Wikipedia: The Headington Shark
 

Coordinates: 51°45′32″N 1°12′48″W / 51.75882°N 1.213238°W / 51.75882; -1.213238

The Headington Shark

The Headington Shark is a sculpture situated at 2 New High Street, Headington, Oxford, England, depicting a shark embedded head-first in the roof of the house.

Appearance

The shark first appeared on August 9, 1986. Bill Heine, a local radio presenter who still owns the house, has said "The shark was to express someone feeling totally impotent and ripping a hole in their roof out of a sense of impotence and anger and desperation… It is saying something about CND, nuclear power, Chernobyl and Nagasaki."

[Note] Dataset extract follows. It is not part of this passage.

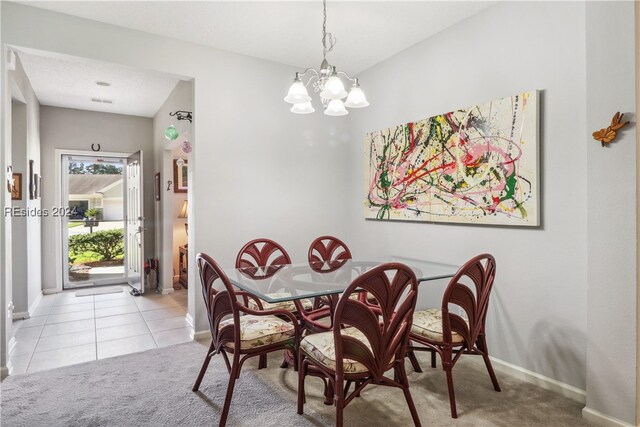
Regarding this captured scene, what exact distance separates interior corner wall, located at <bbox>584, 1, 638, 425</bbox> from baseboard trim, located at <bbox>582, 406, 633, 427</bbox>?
16 millimetres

The sculpture, which weighs 203 kilograms, is 25 feet long, and is made of painted fibreglass, is named Untitled 1986 (written on the gate of the house). The sculpture was erected on the 41st anniversary of the dropping of the atomic bomb on Nagasaki.

Controversy

Created by sculptor John Buckley, the shark was controversial when it first appeared. Oxford City Council tried to have it taken down on grounds of safety, and then on the grounds that it had not given planning permission for the shark, but there was much local support for the shark. Eventually the matter was taken to the central government, where the Department for the Environment assessed the case on planning grounds, and ruled that the shark would be allowed to remain as it did not result in harm to the visual amenity.